» Text:
------------------------------
How to Identify Asbestos: A Brief GuideOriginally published at the Mesothelioma & Asbestos Awareness Center website
In its heyday, asbestos was used in thousands of products and materials across many industries like construction, shipbuilding and automotive. Though today the mineral is imported mainly just for the chlor-alkali industry, regulations in the United States still allow for up to 1% of asbestos to be used for certain products that have historic use. As such, products like certain kinds of insulation, roof tiles, corrugated sheets and vehicle parts may still contain small amounts of asbestos.
Unfortunately, it’s not easy to just look at a product or material and just know with a glance if it contains asbestos or not. Even if you know what asbestos looks like in its raw form, the fibers are generally pretty hidden in products that utilized the mineral, and actually rather dangerous if you can actually see exposed fibers. In these cases, the asbestos materials have been damaged and may have been released into the air, which can cause serious health risks. Fortunately, there are some ways you can check for asbestos hopefully before any of these products become damaged and help keep your family safe.
Knowing Where to Find Asbestos
The best place to start in protecting yourself and loved ones from potential asbestos exposure is knowing where asbestos can be found. Asbestos materials were very popular in the United States, especially from the 1930s to the 1970s. With this in mind, older buildings, schools and homes are likely to contain some kind of asbestos-containing material.
A general rule of thumb is to assume the presence of asbestos in homes built before 1980. If you’re not sure of the age of your home, it can be relatively easy information to access through public records or even talking to your realtor. If you had a home inspection prior to purchasing the property, it’s important to note that home inspections generally do not include looking for asbestos either, so it’s important for you to stay on top of any potential asbestos threat yourself. Knowing when your house was built can also help you be aware of any other potential toxins, like lead.
Though asbestos was utilized in thousands of products, there are a few more common building materials and areas of the home where asbestos can be found.
- Ceilings: popcorn ceilings, ceiling tiles
- Flooring: vinyl tiles, some floor tiles, select adhesives, carpet underlay
- Siding: shingles, stucco, transite
- Insulation: wall, attic, materials around pipes, electrical wires, heating or a/c units
- Adhesives: certain joint compounds, cement, caulk
It’s important to remember that even if your home or workplace has some of these products or other materials known to sometimes use the mineral, it doesn’t necessarily mean you are in danger of exposure. Asbestos is considered innocuous unless it is damaged or disturbed in some way, which could release the dangerous fibers into the air. It is important to be aware of its potential presence, however, to avoid any damage to such products in any storms, from old age, or in the case of renovations.
------------------------------
(Excerpts from a dataset)
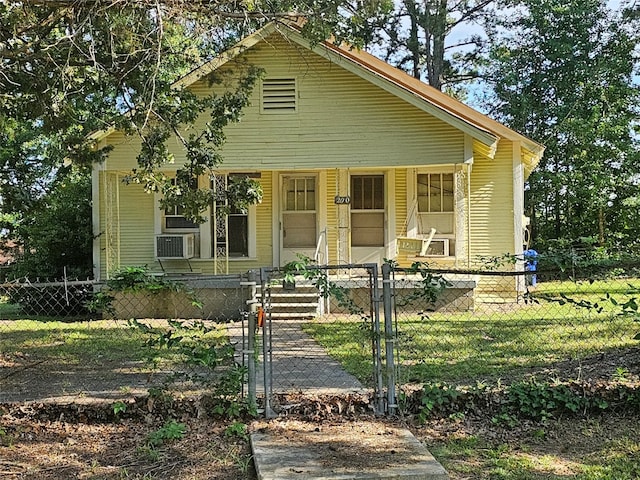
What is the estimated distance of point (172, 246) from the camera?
13.6 m

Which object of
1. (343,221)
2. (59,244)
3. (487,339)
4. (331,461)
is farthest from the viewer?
(59,244)

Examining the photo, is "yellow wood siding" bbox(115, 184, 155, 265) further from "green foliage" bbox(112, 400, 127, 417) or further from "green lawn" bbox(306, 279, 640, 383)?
"green foliage" bbox(112, 400, 127, 417)

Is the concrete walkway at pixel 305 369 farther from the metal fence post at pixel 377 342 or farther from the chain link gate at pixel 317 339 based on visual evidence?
the metal fence post at pixel 377 342

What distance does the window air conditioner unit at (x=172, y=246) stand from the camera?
13.6 m

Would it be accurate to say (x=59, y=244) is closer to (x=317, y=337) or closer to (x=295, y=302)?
(x=295, y=302)

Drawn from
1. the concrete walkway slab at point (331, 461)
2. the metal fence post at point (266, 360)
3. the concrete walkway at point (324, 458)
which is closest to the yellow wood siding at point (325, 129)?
the concrete walkway at point (324, 458)

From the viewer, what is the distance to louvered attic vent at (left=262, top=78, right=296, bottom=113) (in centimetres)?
1346

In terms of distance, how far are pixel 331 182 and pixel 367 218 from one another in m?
1.17

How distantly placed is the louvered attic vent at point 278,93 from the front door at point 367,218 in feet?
7.49

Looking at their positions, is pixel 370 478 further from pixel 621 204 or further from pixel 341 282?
pixel 621 204

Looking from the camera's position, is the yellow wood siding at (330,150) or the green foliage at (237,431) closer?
the green foliage at (237,431)

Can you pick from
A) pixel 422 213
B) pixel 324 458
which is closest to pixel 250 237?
pixel 422 213

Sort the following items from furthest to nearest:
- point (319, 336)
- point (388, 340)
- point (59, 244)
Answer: point (59, 244)
point (319, 336)
point (388, 340)

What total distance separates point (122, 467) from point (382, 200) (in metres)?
10.4
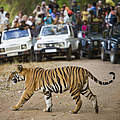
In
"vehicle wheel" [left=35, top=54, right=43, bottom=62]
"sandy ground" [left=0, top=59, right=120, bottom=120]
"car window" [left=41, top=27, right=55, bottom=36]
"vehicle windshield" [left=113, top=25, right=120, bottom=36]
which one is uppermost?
"vehicle windshield" [left=113, top=25, right=120, bottom=36]

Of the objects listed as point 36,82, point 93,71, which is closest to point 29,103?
point 36,82

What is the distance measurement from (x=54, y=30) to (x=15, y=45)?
77.9 inches

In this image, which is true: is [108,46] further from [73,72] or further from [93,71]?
[73,72]

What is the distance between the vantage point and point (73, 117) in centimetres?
671

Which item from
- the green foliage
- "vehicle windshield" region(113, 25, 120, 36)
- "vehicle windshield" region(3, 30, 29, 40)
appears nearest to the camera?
"vehicle windshield" region(113, 25, 120, 36)

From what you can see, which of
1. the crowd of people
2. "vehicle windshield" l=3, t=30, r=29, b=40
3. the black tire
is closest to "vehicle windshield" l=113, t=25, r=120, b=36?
the black tire

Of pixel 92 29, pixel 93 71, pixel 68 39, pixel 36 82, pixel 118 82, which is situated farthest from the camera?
pixel 92 29

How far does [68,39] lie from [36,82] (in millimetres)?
9614

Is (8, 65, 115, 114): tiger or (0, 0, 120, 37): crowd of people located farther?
(0, 0, 120, 37): crowd of people

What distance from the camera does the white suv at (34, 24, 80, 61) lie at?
16.3 metres

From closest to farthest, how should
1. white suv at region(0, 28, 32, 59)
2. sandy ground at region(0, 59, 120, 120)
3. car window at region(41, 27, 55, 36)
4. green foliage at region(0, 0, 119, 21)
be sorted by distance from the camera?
sandy ground at region(0, 59, 120, 120) → white suv at region(0, 28, 32, 59) → car window at region(41, 27, 55, 36) → green foliage at region(0, 0, 119, 21)

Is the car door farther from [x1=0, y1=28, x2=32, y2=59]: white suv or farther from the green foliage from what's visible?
the green foliage

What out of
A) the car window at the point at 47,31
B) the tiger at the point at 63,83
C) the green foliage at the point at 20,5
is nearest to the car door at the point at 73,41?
the car window at the point at 47,31

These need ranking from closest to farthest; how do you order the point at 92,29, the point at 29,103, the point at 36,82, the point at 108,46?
1. the point at 36,82
2. the point at 29,103
3. the point at 108,46
4. the point at 92,29
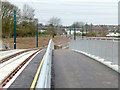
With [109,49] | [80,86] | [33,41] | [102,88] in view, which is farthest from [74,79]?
[33,41]

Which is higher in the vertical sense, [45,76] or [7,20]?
[7,20]

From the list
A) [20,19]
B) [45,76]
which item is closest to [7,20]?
[20,19]

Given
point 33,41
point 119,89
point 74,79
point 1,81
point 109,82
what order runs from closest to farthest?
point 119,89
point 109,82
point 74,79
point 1,81
point 33,41

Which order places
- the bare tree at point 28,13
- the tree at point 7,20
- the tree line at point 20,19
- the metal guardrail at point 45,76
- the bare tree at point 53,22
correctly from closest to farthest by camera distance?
the metal guardrail at point 45,76 → the tree at point 7,20 → the tree line at point 20,19 → the bare tree at point 28,13 → the bare tree at point 53,22

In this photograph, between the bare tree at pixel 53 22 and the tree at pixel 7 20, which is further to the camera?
the bare tree at pixel 53 22

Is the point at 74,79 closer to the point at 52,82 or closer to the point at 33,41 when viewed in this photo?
the point at 52,82

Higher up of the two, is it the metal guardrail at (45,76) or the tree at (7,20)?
the tree at (7,20)

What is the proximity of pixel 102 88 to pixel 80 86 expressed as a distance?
0.77m

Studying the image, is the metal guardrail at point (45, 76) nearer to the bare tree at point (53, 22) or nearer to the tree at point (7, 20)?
the tree at point (7, 20)

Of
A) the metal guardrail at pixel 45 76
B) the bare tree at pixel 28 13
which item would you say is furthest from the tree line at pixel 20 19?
the metal guardrail at pixel 45 76

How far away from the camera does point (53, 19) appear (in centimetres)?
9725

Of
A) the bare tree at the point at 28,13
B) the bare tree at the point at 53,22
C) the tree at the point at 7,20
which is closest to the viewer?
the tree at the point at 7,20

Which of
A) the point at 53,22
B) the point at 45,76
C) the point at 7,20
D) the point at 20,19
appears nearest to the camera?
the point at 45,76

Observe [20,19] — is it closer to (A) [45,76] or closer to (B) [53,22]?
(B) [53,22]
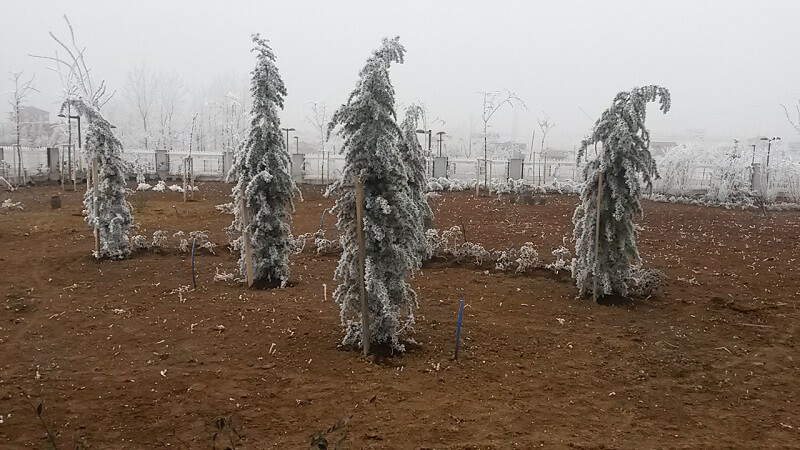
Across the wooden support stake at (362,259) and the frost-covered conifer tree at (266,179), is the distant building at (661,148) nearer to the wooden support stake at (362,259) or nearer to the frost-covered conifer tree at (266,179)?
the frost-covered conifer tree at (266,179)

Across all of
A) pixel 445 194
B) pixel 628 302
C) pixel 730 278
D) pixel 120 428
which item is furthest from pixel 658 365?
pixel 445 194

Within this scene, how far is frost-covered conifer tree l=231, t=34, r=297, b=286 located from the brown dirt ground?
2.12 feet

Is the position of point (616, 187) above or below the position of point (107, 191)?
above

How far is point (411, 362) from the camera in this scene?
5387 mm

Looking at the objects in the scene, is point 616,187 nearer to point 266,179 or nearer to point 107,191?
point 266,179

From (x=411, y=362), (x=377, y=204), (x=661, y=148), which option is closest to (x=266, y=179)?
(x=377, y=204)

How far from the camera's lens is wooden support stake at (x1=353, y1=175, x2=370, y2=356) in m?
5.25

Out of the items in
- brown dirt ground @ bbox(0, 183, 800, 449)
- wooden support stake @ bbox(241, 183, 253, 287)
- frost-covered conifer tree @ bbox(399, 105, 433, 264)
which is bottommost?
brown dirt ground @ bbox(0, 183, 800, 449)

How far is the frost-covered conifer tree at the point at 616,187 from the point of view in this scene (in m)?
7.23

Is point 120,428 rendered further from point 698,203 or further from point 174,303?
point 698,203

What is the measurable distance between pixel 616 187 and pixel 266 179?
4.98 m

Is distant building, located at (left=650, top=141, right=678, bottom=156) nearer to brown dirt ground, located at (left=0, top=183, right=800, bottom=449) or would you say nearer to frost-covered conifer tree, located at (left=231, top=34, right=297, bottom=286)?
brown dirt ground, located at (left=0, top=183, right=800, bottom=449)

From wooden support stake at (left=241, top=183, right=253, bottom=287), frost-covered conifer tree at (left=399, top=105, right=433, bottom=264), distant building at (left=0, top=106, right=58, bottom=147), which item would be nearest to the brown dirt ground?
wooden support stake at (left=241, top=183, right=253, bottom=287)

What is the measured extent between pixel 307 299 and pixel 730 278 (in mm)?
6861
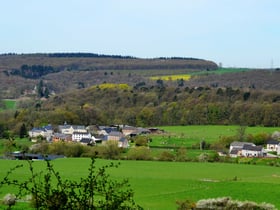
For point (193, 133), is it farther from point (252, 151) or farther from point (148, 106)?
point (148, 106)

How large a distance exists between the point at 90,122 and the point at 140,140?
18227 mm

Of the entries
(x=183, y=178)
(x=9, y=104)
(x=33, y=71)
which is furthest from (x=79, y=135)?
(x=33, y=71)

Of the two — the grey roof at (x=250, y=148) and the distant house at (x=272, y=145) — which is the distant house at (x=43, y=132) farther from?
the distant house at (x=272, y=145)

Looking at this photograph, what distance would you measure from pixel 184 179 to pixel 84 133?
28.5 m

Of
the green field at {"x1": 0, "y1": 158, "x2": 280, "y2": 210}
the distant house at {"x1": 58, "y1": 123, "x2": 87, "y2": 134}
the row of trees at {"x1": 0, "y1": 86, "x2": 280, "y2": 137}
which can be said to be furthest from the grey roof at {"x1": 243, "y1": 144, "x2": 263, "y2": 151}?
the distant house at {"x1": 58, "y1": 123, "x2": 87, "y2": 134}

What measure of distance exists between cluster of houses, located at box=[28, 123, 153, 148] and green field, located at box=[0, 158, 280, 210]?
12.1 metres

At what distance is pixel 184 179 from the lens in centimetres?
3284

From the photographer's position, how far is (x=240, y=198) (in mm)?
25172

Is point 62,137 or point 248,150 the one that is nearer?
point 248,150

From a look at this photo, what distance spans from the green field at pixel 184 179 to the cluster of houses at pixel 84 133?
12.1m

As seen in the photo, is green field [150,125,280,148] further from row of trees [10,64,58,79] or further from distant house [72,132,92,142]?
row of trees [10,64,58,79]

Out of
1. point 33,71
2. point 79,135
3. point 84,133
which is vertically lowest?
point 79,135

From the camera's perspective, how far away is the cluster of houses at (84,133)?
5591cm

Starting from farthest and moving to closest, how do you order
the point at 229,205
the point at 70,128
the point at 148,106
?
1. the point at 148,106
2. the point at 70,128
3. the point at 229,205
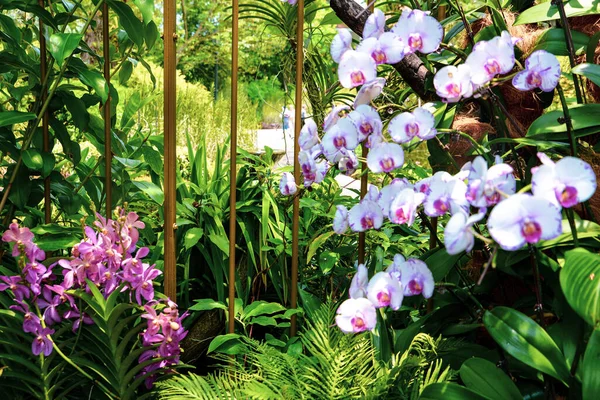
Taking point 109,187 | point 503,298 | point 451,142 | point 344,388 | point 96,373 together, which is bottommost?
point 96,373

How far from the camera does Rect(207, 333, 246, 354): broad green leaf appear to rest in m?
1.48

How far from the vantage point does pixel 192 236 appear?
171cm

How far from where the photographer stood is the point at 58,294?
1.41 metres

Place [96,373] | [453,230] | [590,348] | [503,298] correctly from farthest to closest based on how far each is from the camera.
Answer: [96,373] → [503,298] → [590,348] → [453,230]

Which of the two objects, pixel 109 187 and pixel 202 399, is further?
pixel 109 187

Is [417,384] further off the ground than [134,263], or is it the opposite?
[134,263]

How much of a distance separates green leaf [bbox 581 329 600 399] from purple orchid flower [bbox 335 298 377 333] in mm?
318

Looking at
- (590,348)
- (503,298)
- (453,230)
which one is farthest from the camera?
(503,298)

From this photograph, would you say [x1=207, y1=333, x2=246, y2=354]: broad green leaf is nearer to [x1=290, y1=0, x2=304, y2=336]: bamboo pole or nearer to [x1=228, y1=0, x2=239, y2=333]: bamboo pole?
[x1=228, y1=0, x2=239, y2=333]: bamboo pole

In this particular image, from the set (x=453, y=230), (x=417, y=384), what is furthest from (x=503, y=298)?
(x=453, y=230)

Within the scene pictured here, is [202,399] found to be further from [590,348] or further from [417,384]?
[590,348]

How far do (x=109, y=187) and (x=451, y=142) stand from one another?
0.82 metres

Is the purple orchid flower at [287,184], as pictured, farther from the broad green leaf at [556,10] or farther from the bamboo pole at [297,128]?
the broad green leaf at [556,10]

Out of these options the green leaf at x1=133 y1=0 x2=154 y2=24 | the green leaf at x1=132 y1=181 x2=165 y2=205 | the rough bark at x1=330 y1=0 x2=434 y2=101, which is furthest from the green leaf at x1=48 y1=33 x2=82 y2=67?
the rough bark at x1=330 y1=0 x2=434 y2=101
------------------------------
» Set of tasks:
(a) List the categories of building materials that the asbestos guide names in its bulleted list of where asbestos can be found in the home.
(b) Please reproduce the passage of the asbestos guide that begins at the words "How to Identify" and stops after "amounts of asbestos.".
Rely on the asbestos guide alone, not on the material.

» Set of answers:
(a) Ceilings, Flooring, Siding, Insulation, Adhesives

(b)
How to Identify Asbestos: A Brief GuideOriginally published at the Mesothelioma & Asbestos Awareness Center website
In its heyday, asbestos was used in thousands of products and materials across many industries like construction, shipbuilding and automotive. Though today the mineral is imported mainly just for the chlor-alkali industry, regulations in the United States still allow for up to 1% of asbestos to be used for certain products that have historic use. As such, products like certain kinds of insulation, roof tiles, corrugated sheets and vehicle parts may still contain small amounts of asbestos.